Her mother told me this: I caught A glimpse of something more: Great meanings often hide behind The little word before! And I brooded over my new text Till the seed a sermon bore.

Nannie, to you I preach it now— A little sermon, low: Is it not thus a thousand times, As through the world we go? Do we not tug, and fret, and cry— Instead of Yes, Lord—No?

While all the rough things that we meet Which will not move a jot, The hindrances to heart and feet, The Crook in every Lot, Mean plainly but that children's threads Have at the end a knot.

This world of life God weaves for us, Nor spares he pains or cost, But we must turn the web to clothes And shield our hearts from frost: Shall we, because the thread holds fast, Count labour vain and lost?

If he should cut away the knot, And yield each fancy wild, The hidden life within our hearts— His life, the undefiled— Would fare as ill as I should fare From the needle of my child.

As tack and sheet unto the sail, As to my verse the rime,

As mountains to the low green earth— So hard for feet to climb, As call of striking clock amid The quiet flow of time,

As sculptor's mallet to the birth Of the slow-dawning face, As knot upon my Lily's thread When she would work apace, God's Nay is such, and worketh so For his children's coming grace.

Who, knowing God's intent with him, His birthright would refuse? What makes us what we have to be Is the only thing to choose: We understand nor end nor means, And yet his ways accuse!

This is my sermon. It is preached Against all fretful strife. Chafe not with anything that is, Nor cut it with thy knife.
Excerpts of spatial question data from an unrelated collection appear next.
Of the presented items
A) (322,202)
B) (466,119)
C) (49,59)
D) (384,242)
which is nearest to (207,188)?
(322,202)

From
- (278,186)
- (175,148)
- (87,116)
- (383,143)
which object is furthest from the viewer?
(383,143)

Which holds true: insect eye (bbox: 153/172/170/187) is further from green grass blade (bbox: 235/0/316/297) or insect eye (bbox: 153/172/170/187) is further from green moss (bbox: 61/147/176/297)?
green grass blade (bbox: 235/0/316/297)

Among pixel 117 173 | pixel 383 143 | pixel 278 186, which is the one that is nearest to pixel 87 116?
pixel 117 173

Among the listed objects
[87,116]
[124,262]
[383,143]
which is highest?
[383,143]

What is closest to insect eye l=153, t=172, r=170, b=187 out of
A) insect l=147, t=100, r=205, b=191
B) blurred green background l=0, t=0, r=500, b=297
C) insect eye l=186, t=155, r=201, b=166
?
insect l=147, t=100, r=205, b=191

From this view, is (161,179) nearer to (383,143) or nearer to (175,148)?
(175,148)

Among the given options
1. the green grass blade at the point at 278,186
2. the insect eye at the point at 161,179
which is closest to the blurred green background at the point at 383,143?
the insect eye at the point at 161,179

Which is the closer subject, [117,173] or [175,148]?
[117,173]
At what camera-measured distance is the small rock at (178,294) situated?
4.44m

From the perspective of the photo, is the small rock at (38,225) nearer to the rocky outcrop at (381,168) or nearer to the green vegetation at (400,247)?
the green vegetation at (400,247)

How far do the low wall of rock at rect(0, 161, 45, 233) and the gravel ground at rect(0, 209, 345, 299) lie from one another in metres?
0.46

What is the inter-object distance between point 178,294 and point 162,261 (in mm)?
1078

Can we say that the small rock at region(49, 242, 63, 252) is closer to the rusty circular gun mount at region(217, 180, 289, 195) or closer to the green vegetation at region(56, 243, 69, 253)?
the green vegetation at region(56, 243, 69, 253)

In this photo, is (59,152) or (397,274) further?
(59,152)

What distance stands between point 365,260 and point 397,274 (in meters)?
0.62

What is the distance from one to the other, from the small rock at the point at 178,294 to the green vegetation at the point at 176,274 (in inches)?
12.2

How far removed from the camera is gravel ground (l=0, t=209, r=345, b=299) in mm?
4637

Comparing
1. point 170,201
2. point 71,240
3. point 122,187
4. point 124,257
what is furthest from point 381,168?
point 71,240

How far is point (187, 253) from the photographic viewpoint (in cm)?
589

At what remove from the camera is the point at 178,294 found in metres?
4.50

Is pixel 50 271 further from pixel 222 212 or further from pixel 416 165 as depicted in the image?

Ah! be not angry with the knot That holdeth fast thy life.



LITTLE ELFIE.

I have a puppet-jointed child, She's but three half-years old; Through lawless hair her eyes gleam wild With looks both shy and bold.

Like little imps, her tiny hands Dart out and push and take; Chide her—a trembling thing she stands, And like two leaves they shake.

But to her mind a minute gone Is like a year ago; And when you lift your eyes anon, Anon you must say No!

Sometimes, though not oppressed with care, She has her sleepless fits; Then, blanket-swathed, in that round chair The elfish mortal sits;—

Where, if by chance in mood more grave, A hermit she appears Propped in the opening of his cave, Mummied almost with years;

Or like an idol set upright With folded legs for stem, Ready to hear prayers all the night And never answer them.

But where's the idol-hermit thrust? Her knees like flail-joints go! Alternate kiss, her mother must, Now that, now this big toe!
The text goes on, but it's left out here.